# Level tamp



## bz99s (May 30, 2012)

Not sure if this has been discussed already but with people showing interest in tampers such as the push I was wondering if anyone has seen this add on from pesado?


__
http://instagr.am/p/BADgz-CqWyz/

I noticed they don't patent such a thing and appear to encourage others to replicate.

Maybe it could be a nice project for someone who is so technically minded and has some free time on their hands.


----------



## Glenn (Jun 14, 2008)

Fingers do the same thing - with practice you will get nice level pucks without even thinking

As a training device it could be useful.

However how do you control even puck depths (like the PUSH does)?


----------



## bz99s (May 30, 2012)

I am presuming you can adjust it by turning it on the thread that connects he handle to the base?

It's very shiny, and I do like shiny things.


----------



## StuartS (Jan 2, 2015)

Does the tamper part not just slide down with the outer section sitting on top of the basket. The slide keeps it level with no need to adjust compressed depth.

My ability to tamp level has improved but even so, i can still be off by a few degrees. Somthing that guides the tamper down vertically would be good.


----------



## dillonmr (Jan 1, 2015)

I think the push is the more interesting of them, I noticed that Sasa Septic used what appeared to be a push (or similar) as distribution tool for his shots in the final but not a tamper which is interesting. If a WBC uses one (granted may be sponsored but doubt it as wasn't any branding etc.) it must be half decent.


----------



## Dylan (Dec 5, 2011)

It's much uglier, but this tamper does the same thing.

Then there are tampers like the PUSH or Mahlgut, which give you a locked level.

@dillonmr I think you mean the ONA coffee distributer, would have to use one to find out if its worth the $165 it costs! https://onacoffee.com.au/shop/ocd-ona-coffee-distributor/


----------



## dillonmr (Jan 1, 2015)

Dylan said:


> @dillonmr I think you mean the ONA coffee distributer, would have to use one to find out if its worth the $165 it costs! https://onacoffee.com.au/shop/ocd-ona-coffee-distributor/


ahh very good, was wondering how that worked. looks simple enough might machine something to do same job myself would cost a lot less then 165


----------



## Sven (Jan 17, 2016)

I had a tendency to compress more on the right hand side and this would resolve, I think it's a great addition.

Collected data entries

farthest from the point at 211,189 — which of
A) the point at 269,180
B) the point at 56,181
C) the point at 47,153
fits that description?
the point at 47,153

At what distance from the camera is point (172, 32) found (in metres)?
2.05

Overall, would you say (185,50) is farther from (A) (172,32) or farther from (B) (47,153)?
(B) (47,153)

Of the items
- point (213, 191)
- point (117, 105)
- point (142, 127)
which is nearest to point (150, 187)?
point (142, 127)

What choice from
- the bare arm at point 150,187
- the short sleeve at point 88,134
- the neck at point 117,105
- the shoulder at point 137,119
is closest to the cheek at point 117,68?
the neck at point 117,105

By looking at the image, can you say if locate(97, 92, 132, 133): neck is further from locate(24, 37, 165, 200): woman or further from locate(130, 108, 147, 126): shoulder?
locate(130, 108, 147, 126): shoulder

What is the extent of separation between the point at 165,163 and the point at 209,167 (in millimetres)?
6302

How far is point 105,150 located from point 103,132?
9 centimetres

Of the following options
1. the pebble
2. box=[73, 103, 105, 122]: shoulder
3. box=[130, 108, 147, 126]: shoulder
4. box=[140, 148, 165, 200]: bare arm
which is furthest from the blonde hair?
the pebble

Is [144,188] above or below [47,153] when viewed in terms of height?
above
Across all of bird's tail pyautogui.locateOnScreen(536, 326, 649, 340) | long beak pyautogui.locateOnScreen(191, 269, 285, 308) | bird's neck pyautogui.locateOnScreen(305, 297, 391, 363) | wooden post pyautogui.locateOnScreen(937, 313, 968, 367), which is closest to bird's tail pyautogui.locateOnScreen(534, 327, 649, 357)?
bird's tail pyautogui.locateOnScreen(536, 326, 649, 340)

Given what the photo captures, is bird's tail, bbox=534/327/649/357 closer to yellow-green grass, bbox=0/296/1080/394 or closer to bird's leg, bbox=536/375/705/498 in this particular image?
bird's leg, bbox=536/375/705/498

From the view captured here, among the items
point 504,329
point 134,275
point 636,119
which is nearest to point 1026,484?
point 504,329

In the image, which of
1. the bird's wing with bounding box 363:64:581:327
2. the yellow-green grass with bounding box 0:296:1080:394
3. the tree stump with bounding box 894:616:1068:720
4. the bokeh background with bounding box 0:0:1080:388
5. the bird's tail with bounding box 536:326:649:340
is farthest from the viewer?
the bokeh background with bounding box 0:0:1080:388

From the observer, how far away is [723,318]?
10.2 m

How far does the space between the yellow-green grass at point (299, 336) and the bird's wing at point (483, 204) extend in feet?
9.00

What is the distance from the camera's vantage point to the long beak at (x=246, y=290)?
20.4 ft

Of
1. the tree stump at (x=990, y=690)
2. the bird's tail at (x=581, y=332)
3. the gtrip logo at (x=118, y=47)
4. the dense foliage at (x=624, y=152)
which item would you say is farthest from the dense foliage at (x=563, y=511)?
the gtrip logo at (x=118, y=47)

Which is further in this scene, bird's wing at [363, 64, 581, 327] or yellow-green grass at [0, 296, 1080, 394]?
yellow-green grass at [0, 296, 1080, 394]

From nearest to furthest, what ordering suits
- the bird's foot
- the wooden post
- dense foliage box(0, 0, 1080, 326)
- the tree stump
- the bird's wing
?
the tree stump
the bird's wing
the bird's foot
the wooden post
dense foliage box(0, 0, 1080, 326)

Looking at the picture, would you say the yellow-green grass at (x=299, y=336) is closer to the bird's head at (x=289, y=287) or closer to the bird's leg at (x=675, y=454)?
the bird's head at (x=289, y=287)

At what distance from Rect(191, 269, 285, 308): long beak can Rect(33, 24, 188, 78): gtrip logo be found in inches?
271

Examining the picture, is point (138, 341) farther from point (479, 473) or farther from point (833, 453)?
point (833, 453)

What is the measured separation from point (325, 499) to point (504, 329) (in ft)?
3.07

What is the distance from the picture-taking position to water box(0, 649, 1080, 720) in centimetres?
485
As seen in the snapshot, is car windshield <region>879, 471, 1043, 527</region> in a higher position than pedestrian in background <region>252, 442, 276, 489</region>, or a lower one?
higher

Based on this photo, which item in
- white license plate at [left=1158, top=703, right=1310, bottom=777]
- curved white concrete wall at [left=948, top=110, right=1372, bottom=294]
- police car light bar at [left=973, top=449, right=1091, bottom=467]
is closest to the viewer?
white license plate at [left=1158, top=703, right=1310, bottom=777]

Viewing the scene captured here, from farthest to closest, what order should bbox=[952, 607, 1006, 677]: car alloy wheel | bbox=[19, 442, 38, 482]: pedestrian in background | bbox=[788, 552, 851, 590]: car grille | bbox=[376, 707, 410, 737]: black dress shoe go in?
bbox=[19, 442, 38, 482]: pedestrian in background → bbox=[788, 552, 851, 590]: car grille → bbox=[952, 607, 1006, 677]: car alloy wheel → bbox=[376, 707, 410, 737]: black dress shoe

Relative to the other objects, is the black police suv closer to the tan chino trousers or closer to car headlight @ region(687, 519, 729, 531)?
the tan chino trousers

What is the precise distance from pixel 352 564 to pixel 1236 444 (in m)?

* Brief
In the level tamp thread above, why does dillonmr think about machining a tool himself instead of buying the ONA coffee distributor?

* Answer below
He thinks the distributor looks simple enough to copy. Making one himself would cost a lot less than the $165 it sells for.